The problem is, I saw a psychologist yesterday who seems to believe that unless I meet *all* the criteria, then I'm not Aspie.   :roll:

How can I persuade him that we're not all carbon copies in terms of traits and 'symptoms'?
I find this article (pasted below) very interesting - especially since the original argument was that autism/Asperger's is more commonly found in boys than girls. (It illustrates how unique it can be in every person who has it).

One remark I have to make is; I think it is essential for a psychologist to get to know you before they can make a diagnosis. Aspies baffle therapists because of the way they communicate and it could take them a while to figure it out, because it manifests itself in a persons behaviour, communication and their quality of life - and it takes time to get to know someone.

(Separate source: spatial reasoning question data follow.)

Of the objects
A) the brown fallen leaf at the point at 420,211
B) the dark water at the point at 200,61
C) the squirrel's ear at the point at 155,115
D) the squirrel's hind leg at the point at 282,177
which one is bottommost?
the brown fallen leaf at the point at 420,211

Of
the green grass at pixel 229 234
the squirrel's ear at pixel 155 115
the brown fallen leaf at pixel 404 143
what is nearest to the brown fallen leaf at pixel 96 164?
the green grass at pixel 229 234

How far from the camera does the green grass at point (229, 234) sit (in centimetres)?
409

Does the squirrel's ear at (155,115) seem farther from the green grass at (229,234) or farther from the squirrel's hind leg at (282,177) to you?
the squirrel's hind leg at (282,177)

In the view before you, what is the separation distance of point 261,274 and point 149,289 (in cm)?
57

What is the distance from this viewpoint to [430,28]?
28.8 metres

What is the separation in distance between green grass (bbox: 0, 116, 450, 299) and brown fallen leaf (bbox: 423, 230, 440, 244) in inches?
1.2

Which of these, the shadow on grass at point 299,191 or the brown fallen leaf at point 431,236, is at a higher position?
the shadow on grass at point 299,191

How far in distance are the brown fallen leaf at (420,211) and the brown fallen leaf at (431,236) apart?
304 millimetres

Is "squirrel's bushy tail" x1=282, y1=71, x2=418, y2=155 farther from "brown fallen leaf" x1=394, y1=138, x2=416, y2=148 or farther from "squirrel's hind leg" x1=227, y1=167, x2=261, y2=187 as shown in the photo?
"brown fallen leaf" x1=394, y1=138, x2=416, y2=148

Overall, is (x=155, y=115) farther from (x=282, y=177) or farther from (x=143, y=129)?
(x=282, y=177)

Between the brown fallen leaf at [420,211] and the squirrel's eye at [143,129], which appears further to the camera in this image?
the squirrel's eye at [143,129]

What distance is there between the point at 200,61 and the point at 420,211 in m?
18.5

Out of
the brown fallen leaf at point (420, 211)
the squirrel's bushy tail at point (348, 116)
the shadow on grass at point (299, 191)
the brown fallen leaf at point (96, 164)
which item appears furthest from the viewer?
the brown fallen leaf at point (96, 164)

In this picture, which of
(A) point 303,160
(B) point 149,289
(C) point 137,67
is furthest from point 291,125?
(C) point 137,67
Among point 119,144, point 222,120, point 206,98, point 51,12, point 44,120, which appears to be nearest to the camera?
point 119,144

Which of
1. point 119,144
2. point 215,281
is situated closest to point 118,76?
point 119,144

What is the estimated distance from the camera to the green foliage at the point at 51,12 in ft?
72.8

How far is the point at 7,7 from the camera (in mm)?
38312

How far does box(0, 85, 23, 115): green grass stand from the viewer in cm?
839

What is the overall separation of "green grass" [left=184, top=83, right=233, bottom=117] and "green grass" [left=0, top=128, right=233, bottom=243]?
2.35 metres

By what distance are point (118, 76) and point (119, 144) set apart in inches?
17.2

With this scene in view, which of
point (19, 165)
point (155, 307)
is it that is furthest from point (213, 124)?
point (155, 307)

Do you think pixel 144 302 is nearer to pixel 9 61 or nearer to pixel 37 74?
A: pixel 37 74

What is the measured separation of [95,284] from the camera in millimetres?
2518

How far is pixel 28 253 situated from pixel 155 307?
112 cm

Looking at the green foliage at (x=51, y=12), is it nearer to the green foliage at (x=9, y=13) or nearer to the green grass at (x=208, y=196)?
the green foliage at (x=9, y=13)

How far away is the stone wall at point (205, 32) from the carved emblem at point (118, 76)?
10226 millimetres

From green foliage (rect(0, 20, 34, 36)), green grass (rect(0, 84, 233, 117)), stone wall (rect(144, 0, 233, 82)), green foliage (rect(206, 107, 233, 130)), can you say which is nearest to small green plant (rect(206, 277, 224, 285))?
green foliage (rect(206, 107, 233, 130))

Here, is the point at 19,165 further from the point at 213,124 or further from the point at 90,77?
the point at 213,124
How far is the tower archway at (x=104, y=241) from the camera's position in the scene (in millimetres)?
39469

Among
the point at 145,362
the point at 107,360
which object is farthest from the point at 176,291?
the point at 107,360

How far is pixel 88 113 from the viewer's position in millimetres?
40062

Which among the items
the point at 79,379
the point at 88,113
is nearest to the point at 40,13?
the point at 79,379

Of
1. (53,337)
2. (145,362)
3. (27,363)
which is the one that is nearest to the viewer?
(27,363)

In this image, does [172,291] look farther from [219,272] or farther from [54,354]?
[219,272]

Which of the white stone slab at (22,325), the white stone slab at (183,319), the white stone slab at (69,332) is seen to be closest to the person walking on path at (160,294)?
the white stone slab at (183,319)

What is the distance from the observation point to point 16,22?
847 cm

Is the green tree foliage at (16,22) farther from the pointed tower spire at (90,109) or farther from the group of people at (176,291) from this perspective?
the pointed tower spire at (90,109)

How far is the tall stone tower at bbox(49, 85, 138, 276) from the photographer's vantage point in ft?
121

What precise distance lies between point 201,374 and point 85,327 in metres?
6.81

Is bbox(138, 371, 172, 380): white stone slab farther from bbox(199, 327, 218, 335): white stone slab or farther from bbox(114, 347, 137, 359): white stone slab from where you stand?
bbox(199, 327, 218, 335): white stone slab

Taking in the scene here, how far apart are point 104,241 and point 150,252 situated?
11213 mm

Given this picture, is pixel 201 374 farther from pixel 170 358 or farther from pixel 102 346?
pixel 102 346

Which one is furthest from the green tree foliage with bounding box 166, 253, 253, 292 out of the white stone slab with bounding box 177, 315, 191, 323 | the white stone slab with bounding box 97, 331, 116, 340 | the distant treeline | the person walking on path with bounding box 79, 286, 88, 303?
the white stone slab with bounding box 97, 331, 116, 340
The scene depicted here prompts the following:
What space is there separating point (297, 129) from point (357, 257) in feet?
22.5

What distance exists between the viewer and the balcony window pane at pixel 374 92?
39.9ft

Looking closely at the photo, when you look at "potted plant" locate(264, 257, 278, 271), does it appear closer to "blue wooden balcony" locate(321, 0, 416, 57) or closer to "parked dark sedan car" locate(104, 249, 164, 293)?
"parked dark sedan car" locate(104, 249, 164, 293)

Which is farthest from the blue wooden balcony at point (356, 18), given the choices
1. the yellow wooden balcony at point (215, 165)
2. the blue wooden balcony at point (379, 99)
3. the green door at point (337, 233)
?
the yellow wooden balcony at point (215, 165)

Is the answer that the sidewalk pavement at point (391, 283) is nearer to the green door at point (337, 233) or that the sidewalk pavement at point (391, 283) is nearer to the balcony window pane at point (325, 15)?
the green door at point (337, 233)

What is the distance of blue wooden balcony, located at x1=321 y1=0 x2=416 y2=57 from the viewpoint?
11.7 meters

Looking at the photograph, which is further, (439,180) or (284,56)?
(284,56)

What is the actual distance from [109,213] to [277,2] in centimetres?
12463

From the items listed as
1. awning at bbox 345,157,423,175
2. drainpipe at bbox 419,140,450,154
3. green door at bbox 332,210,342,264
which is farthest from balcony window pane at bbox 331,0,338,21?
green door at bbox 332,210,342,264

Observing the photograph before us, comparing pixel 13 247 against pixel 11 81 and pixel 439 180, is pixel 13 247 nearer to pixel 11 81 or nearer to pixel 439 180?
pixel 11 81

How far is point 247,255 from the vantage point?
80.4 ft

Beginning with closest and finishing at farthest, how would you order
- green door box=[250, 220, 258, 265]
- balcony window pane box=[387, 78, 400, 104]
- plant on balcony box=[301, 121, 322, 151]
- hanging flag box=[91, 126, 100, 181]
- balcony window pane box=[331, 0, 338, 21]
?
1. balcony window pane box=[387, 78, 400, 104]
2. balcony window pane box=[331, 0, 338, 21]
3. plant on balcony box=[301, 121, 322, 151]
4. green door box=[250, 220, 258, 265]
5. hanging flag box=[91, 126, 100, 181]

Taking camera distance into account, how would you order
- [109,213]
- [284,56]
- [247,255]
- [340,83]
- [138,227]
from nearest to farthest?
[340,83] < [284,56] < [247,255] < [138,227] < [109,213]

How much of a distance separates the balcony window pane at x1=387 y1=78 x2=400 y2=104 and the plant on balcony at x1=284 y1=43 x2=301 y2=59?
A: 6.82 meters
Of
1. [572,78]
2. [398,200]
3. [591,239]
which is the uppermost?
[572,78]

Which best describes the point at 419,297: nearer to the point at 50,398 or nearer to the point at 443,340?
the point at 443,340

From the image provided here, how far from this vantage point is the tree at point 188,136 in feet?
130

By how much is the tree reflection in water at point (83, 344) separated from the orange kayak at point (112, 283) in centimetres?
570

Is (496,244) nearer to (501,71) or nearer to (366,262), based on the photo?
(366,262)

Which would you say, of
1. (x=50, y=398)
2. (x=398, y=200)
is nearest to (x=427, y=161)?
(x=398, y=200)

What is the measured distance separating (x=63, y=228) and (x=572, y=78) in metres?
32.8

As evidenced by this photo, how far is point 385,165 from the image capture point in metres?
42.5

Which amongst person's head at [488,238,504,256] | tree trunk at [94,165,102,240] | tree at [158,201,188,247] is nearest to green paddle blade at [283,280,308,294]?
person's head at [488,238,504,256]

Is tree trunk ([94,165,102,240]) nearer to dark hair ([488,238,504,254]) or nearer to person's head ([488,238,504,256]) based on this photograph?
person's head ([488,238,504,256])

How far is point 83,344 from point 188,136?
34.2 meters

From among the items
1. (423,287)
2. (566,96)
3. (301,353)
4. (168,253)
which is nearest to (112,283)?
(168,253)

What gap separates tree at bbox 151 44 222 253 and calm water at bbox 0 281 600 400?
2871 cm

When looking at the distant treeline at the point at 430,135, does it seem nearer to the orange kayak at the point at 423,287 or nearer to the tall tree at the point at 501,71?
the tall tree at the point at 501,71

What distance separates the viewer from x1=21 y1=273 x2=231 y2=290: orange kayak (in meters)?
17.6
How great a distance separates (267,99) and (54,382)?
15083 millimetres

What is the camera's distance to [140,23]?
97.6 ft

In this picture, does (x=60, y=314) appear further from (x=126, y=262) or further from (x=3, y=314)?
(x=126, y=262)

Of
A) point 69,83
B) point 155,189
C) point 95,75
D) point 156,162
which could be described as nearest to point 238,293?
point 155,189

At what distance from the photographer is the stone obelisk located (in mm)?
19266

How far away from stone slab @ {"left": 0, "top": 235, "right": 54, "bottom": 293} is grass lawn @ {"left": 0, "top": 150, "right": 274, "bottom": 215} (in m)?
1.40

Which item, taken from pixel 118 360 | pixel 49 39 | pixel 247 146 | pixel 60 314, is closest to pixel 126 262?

I find this information very comprehensive http://www.as-if.org.uk/criteria.htm

Lastly, tell your psychologist to watch the movie Amelie!  :grin:




Girls' autism 'under-diagnosed'

Girls with autism may not be identified because they do not show traditional signs of the disorder, an expert warns.

Children with autistic spectrum disorders have poor social and communication skills.

Hyperactivity, and interests in technical hobbies have been seen as characteristics of the disorder.

But Christopher Gillberg, of the National Centre of Autism Studies, said girls were often passive and collected information on people, not things.

Around 535,000 people in the UK are estimated to have autistic spectrum disorders.

The number of boys diagnosed is much greater than the number of girls, but Professor Gillberg said the difference in incidence may not be as great as currently thought.


'Outsiders'

His theory is partly influenced by studies which did not find what they were expected to.

Researchers had looked at the male X chromosome, to see if genetic faults there could influence a boy's risk of developing the condition.

But no conclusive link has been found.

Professor Gillberg said: "Scientists had been very surprised that, so far, so little has come out of research into the X chromosome.

"But it may be that girls present differently to boys.

"The number of females with autism spectrum disorders may be under-diagnosed."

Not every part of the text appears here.